# Hyperoctahedral group, preliminaries

finite-groupsgr.group-theorysymmetric-groups

I am looking for information on the hyperoctahedral group

From what I understand, the hyperoctahedral group is 'the generalized symmetric group' in the case where $$m=2$$. That is, the hyperoctahedral group = $$S(2,n)$$.

From what I see about the generalized symmetric group,

$$S(1,n)$$ permutes the set $${1, 2, 3, \cdots, n}$$
ie $$S(1,n)= \hspace{.15cm}\langle(12),(23),\cdots,(n-1 \hspace{.2cm}n)\rangle,$$

It was my intuition that
$$S(2,n)$$ permutes the set $$\{1_a, 2_a, 3_a, \cdots, n_a, 1_b, 2_b, 3_b, \cdots, n_b\}$$
ie $$S(2,n)= \hspace{.15cm}\langle(12)_a,(23)_a,\cdots,(n-1\hspace{.2cm}n)_a, (12)_b,(23)_b,\cdots,(n-1\hspace{.2cm}n)_b\rangle$$

but was told this is not the case. Instead, $$S(2,n)=\mathbb{Z}_2^n \rtimes S_n$$. How then is $$S(2,n)$$ isomorphic to the signed permutation group?

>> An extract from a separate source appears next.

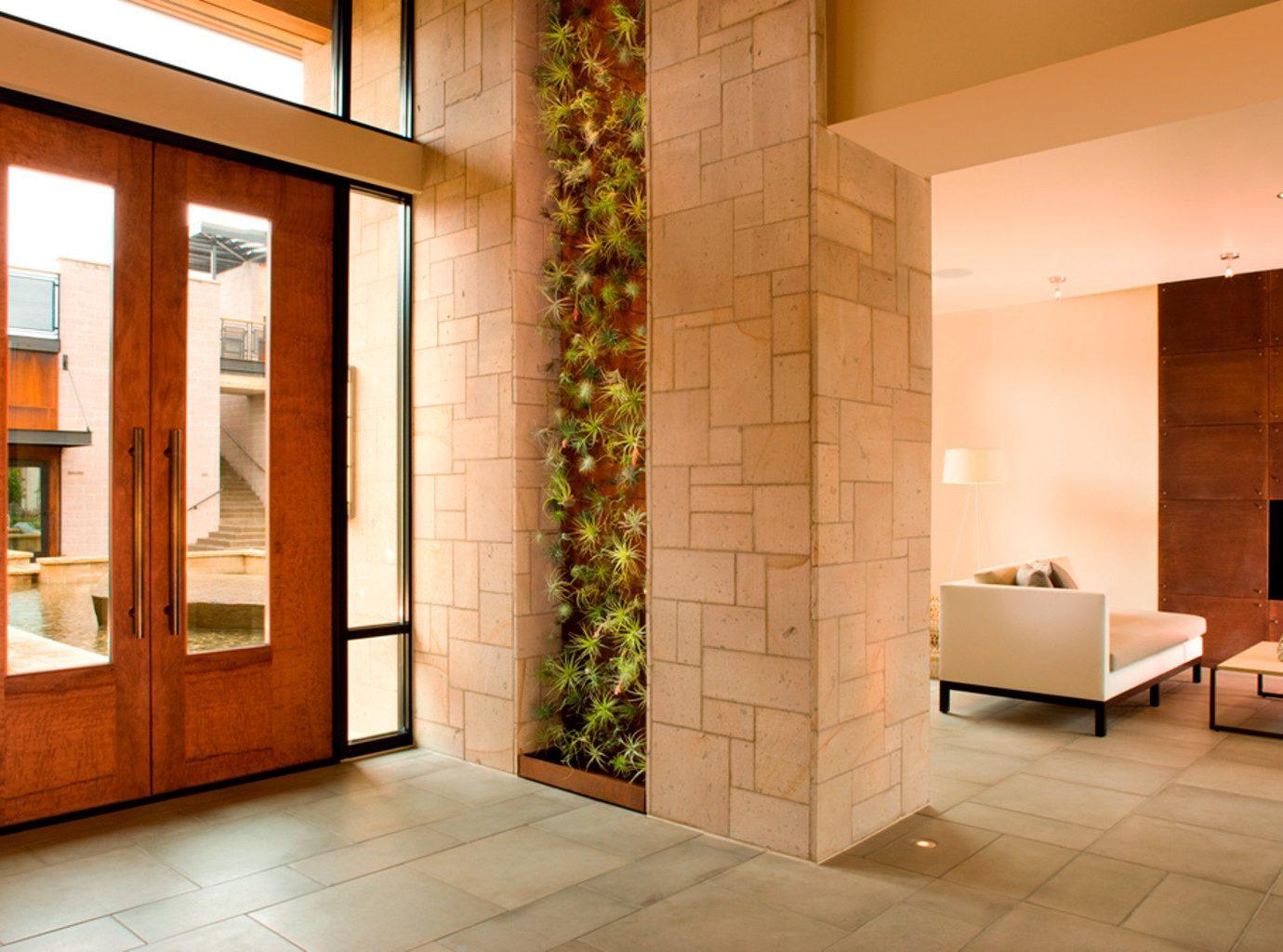 Boutique Eco Elegant Fireplace Lobby Lounge building property Architecture hardwood flooring home professional wood flooring door living room tile tiled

–Can someone give me some intuition on how this relates to the symmetries of octahedrons and their $$n$$-dimensional analogues? (For instance, we know that $$S(2,n)=\mathbb{Z}_2^n \rtimes S_n$$. Since there are 48 symmetries of the octahedron/cube, I assume this is $$\mathbb{Z}_2^3\times S_3$$ (ie n=3). How does this relate to the symmetries of the cube?)

— We used the semi-direct product in our definition (which I have no experience with). Can I list the elements as I would have expected to with the direct product (ie $$(\bar{0},\bar{1},\bar{0},(123)) \in S(2,3)$$)?

Is it true that $$S(2,3)=<(16),(35),(42),(13)(65),(14)(62),(45)(23)>$$?

The hyperoctahedron has $$n$$ diagonals between opposite vertices, let's number them from $$1$$ to $$n$$, and name the vertices of the $$i$$-th diagonal $$+i$$ and $$-i$$ (arbitrarily).
What are the permutations $$\sigma$$ of the vertices that corresponds to isometries of the hyperoctahedron? The key observation is that opposite vertices are send to opposite vertices, so $$\sigma(-i)=-\sigma(i)$$. Other than that, there are no restriction: one can permute the diagonals as we want (this gives the $$S_n$$ factor), and then flip them independently (this gives the $$\mathbb Z_2^n$$ factor). In short, the hyperoctahedral group consists of all permutations $$\sigma\colon\{\pm 1,\pm 2,\ldots,\pm n\}\to\{\pm 1,\pm 2,\ldots,\pm n\}$$ such that $$\sigma(-i)=-\sigma(i)$$.